Electronic properties of graphene hexagonal boron nitride moir\'{e} superlattice

TL;DR

This paper develops a continuum model to analyze the electronic structures and quantum Hall effects of graphene on hBN moiré superlattices, revealing valley splitting and band gap features influenced by stacking and magnetic fields.

Contribution

It introduces a new effective continuum model derived from a microscopic Hamiltonian to study electronic properties of graphene-hBN moiré superlattices with various rotation angles.

Findings

Band gap opens at superlattice Brillouin zone corners.

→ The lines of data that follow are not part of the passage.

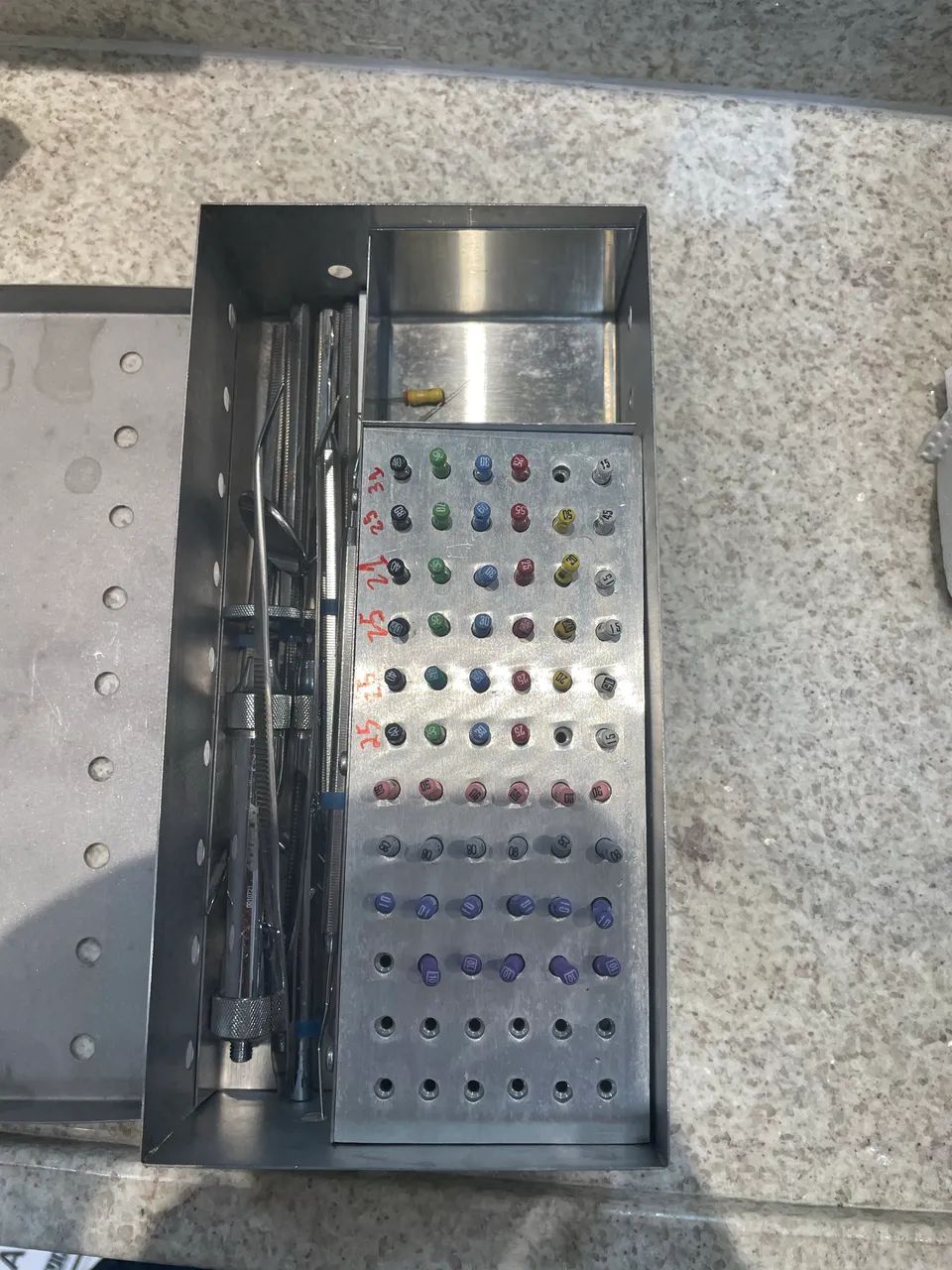 Caixa metálica com limas endodônticas - Foto 2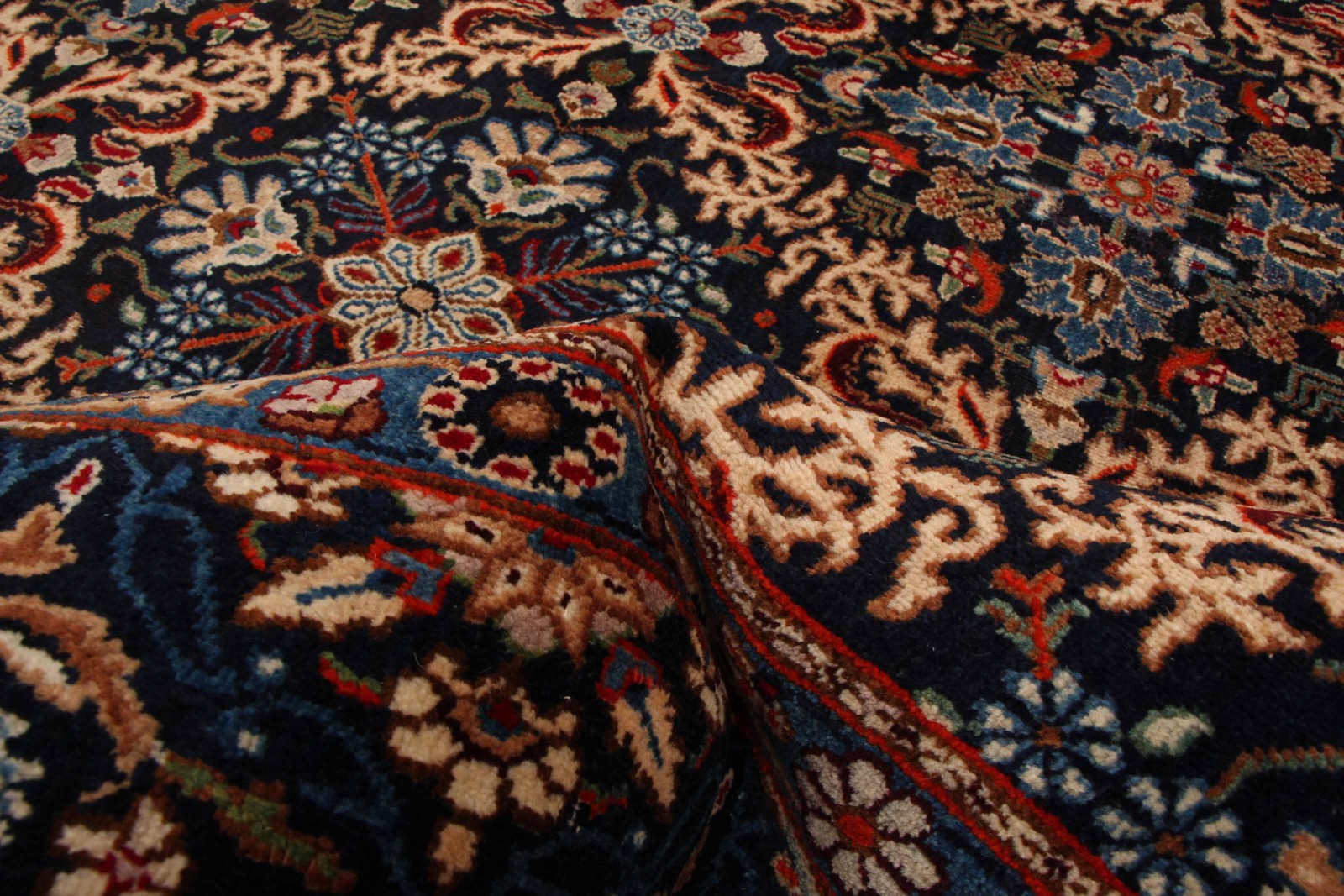 Vintage 6’9″ x 9’10” Traditional Hand Knotted Vegetable Dye Wool Area Rug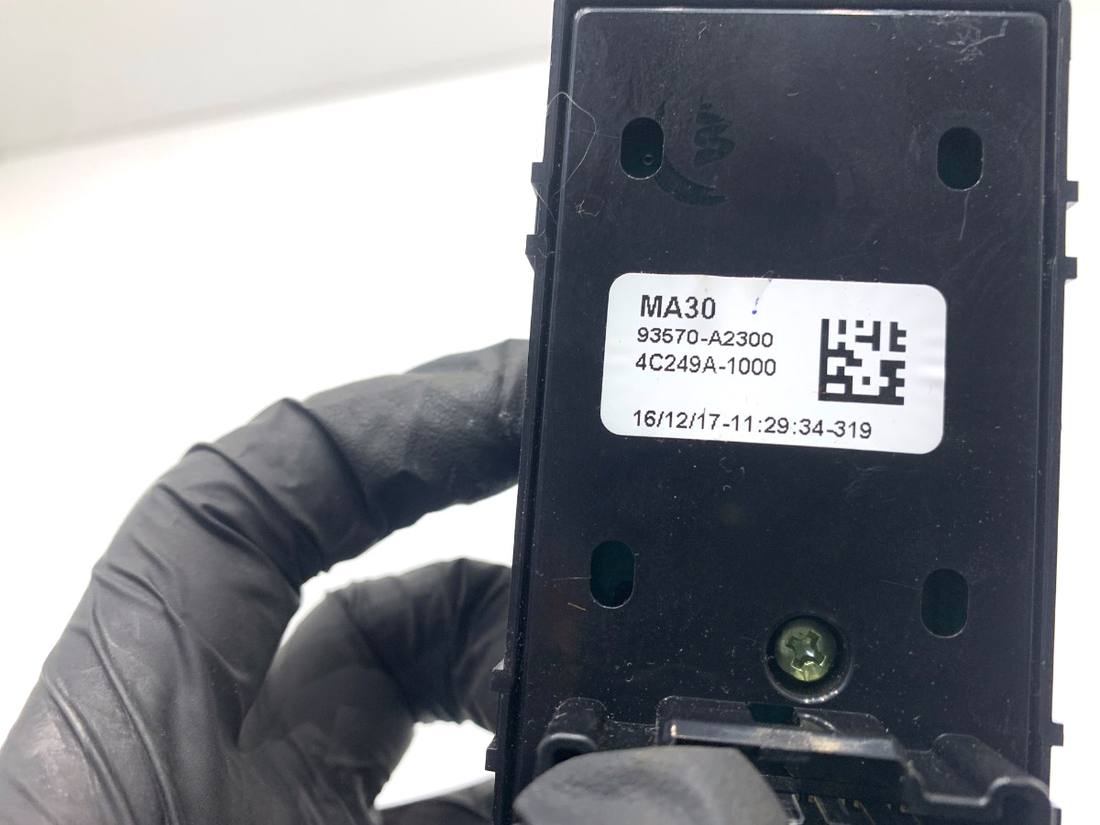 Блок кнопок склопідйомників Kia Ceed 93570-A2300 — фото деталі 5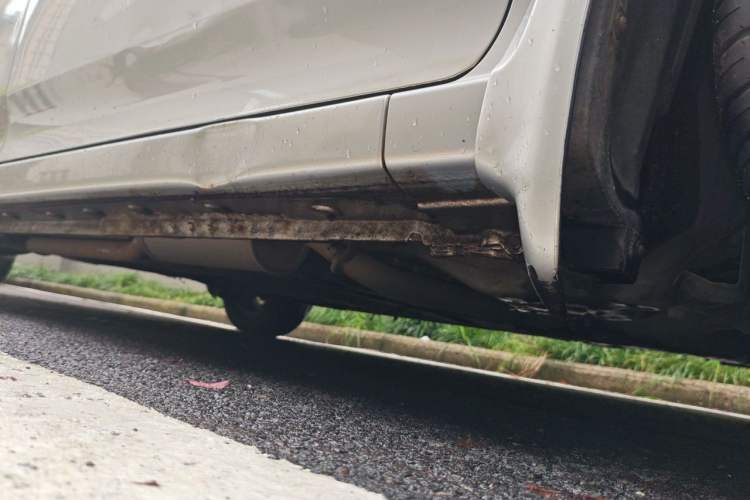 Used Honda City Classic 2011 1.5L Manual Elite Edition Chassis Front Right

Valley splitting is more pronounced in bilayer graphene on hBN.

Fractal spectrum evolves with magnetic field.

Abstract

We theoretically investigate the electronic structures of moir\'{e} superlattices arising in monolayer / bilayer graphene stacked on hexagonal boron nitride (hBN) in presence and absence of magnetic field. We develop an effective continuum model from a microscopic tight-binding lattice Hamiltonian, and calculate the electronic structures of graphene-hBN systems with different rotation angles. Using the effective model, we explain the characteristic band properties such as the gap opening at the corners of the superlattice Brillouin zone (mini-Dirac point). We also investigate the energy spectrum and quantum Hall effect of graphene-hBN systems in uniform magnetic field and demonstrate the evolution of the fractal spectrum as a function of the magnetic field. The spectrum generally splits in the valley degrees of freedom ($K$ and $K'$) due to the lack of the inversion symmetry, and the valley splitting is more significant in bilayer graphene on hBN than in monolayer graphene on hBN because of the stronger inversion-symmetry breaking in bilayer.